The U.S. Treasury Department's Financial Crimes Enforcement Network and the China Anti-Money Laundering Monitoring and Analysis Center last week signed a Memorandum of Understanding (MOU) to create a framework to facilitate expanded U.S.- China collaboration, communication, and cooperation between both nations’ financial intelligence units.

In the United States, FinCEN is responsible for collecting, analyzing, and disseminating financial intelligence to law enforcement and other relevant authorities to help fight money laundering and the financing of terrorism. FinCEN is also the lead AML/countering the financing of terrorism (CIT) regulator for the federal government. In both roles, its mission is to safeguard the financial system, combat money laundering, and promote national security. FinCEN has dozens of similar MOU arrangements with other FIUs, organized under the global network of the Egmont Group, to share information to protect the world’s financial system.

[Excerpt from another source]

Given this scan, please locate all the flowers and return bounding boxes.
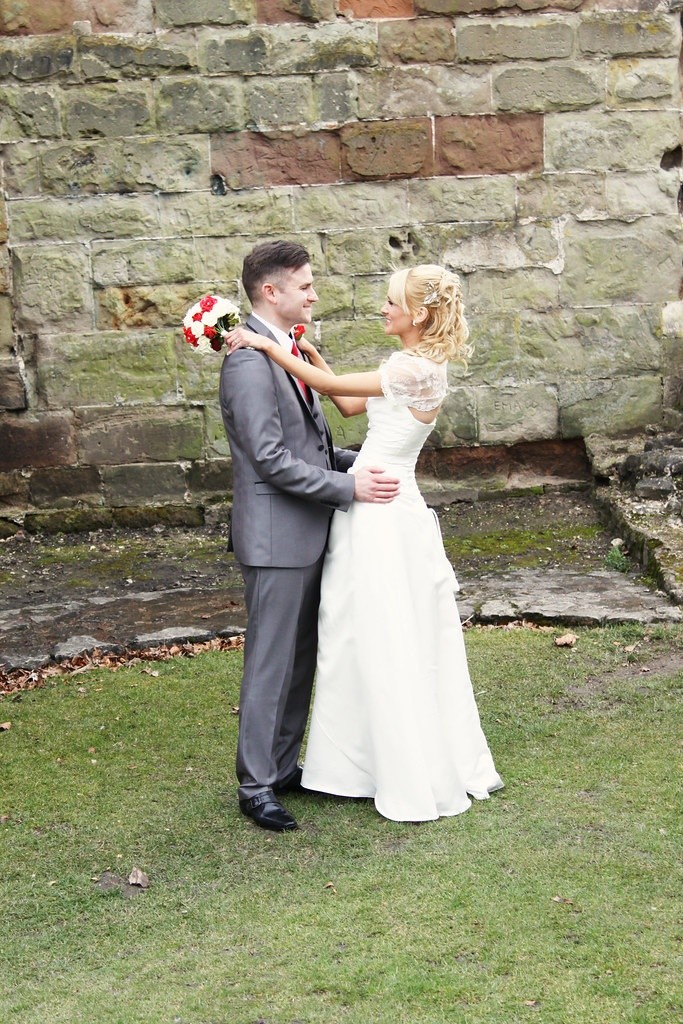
[294,323,304,339]
[181,291,241,354]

FinCEN’s Chinese counterpart, China Anti-Money Laundering Monitoring and Analysis Center (CAMLMAC), has similar responsibilities for the Chinese government. Though not yet a member of the Egmont Group, CAMLMAC possesses financial intelligence that will provide FinCEN and U.S. law enforcement investigators with "extremely valuable information to provide leads, expose criminal networks, and help thwart illicit activity," FInCEN said.

According to FinCEN, its arrangement with CAMLMAC provides a mechanism for sharing information on money laundering and the financing of terrorism in order to prevent illicit actors from abusing either country’s financial systems. This information-sharing arrangement implements important objectives of the September 2015 meetings between the two nations’ leaders and furthers the objectives of the U.S.-China Strategic and Economic Dialogue. 

The MOU establishes that the information being exchanged is to be used only in an authorized manner and treated in a confidential manner.